DB_Functions.php DB_Functions.php
class DB_Functions {
private $db;
// constructor
function __construct() {
require_once 'DB_Connect.php';
// connecting to database
$this->db = new DB_Connect();
$this->db->connect();
// destructor
function __destruct() {
}
/**
* Get user by id and password
*/
public function getUserByIdAndPassword($user_type, $id, $password) {
$t = 'T';
if ($user_type !== $t) {
$result = mysqli_query("SELECT * FROM smiths WHERE id = '$id'") or die(mysqli_error());
} else {
$result = mysqli_query("SELECT * FROM traders WHERE id = '$id'") or die(mysqli_error());
}
// check for result
$no_of_rows = mysqli_num_rows($result);
if ($no_of_rows > 0) {
$result = mysqli_fetch_array($result);
$retrieved_password = $result['password'];
// check for password equality
if ($retrieved_password == $password) {
return $result;
}
} else {
// user not found
return false;
}
}
} }
And finally this class manages the msql connection, I think I need the $con from here for the previous mysqli_query? 最后这个类管理msql连接,我想我需要来自这里的$ con以用于之前的mysqli_query? I'm not sure how to call it. 我不知道怎么称呼它。
DB_Connect.php DB_Connect.php
class DB_Connect {
// constructor
function __construct() {
}
// destructor
function __destruct() {
// $this->close();
}
// Connecting to database
public function connect() {
require_once 'include/Config.php';
// connecting to mysql
$con = mysqli_connect(DB_HOST, DB_USER, DB_PASSWORD);
// Check connection
if (!$con)
{
die("Connection error: " . mysqli_connect_error());
}
// selecting database
mysqli_select_db($con, DB_DATABASE) or die(mysqli_connect_error());
// return database handler
return $con;
}
// Closing database connection
public function close() {
mysqli_close();
}
} }
Could anyone help set me in the right direction? 任何人都可以帮助我朝着正确的方向前进吗? The JSON response is coming back with the error; JSON响应随着错误而回复;
W/System.err: org.json.JSONException: End of input at character 0 W / System.err:org.json.JSONException:字符0处的输入结束
[EDIT] [编辑]
Alright so I have taken the following lines from DB_Connect.php and put them into the method in DB_Functions.php. 好吧,我从DB_Connect.php中取出以下几行,并将它们放入DB_Functions.php中的方法中。

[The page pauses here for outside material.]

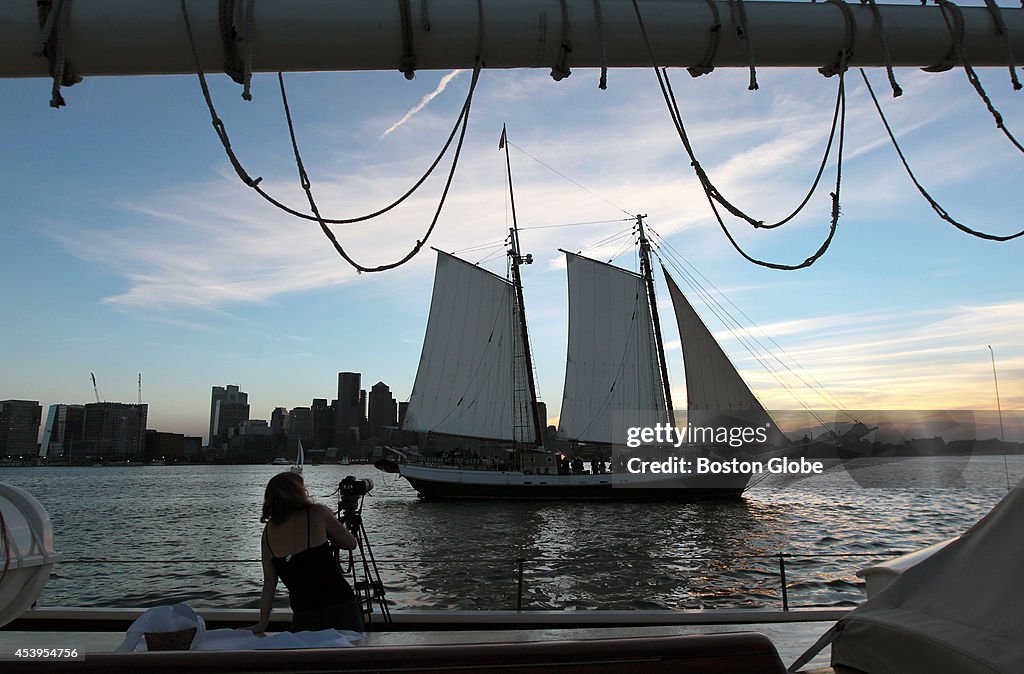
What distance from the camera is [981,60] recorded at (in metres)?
4.22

$con = mysqli_connect(DB_HOST, DB_USER, DB_PASSWORD);
mysqli_select_db($con, DB_DATABASE) or die(mysqli_connect_error());
This then allows me to fix the syntax of msqli_query as so; 然后,这允许我修复msqli_query的语法;
$result = mysqli_query($con, "SELECT * FROM smiths WHERE id = '$id'") or die(mysqli_error());
This has fixed my issue, however hacky/messy it may seem. 这解决了我的问题,但看起来很乱/乱。
I have taken the following lines from DB_Connect.php and put them into the method 'getUserByIdAndPassword' in DB_Functions.php. 我从DB_Connect.php中取了以下几行,并将它们放入DB_Functions.php中的方法'getUserByIdAndPassword'中。
$con = mysqli_connect(DB_HOST, DB_USER, DB_PASSWORD);
mysqli_select_db($con, DB_DATABASE) or die(mysqli_connect_error());
This then allows me to fix the syntax of msqli_query as so; 然后,这允许我修复msqli_query的语法;
$result = mysqli_query($con, "SELECT * FROM smiths WHERE id = '$id'") or die(mysqli_error())
And this kids is why you don't use deprecated code like some Frankenstein madman. 这个孩子就是为什么你不像一些弗兰肯斯坦疯子那样使用弃用的代码。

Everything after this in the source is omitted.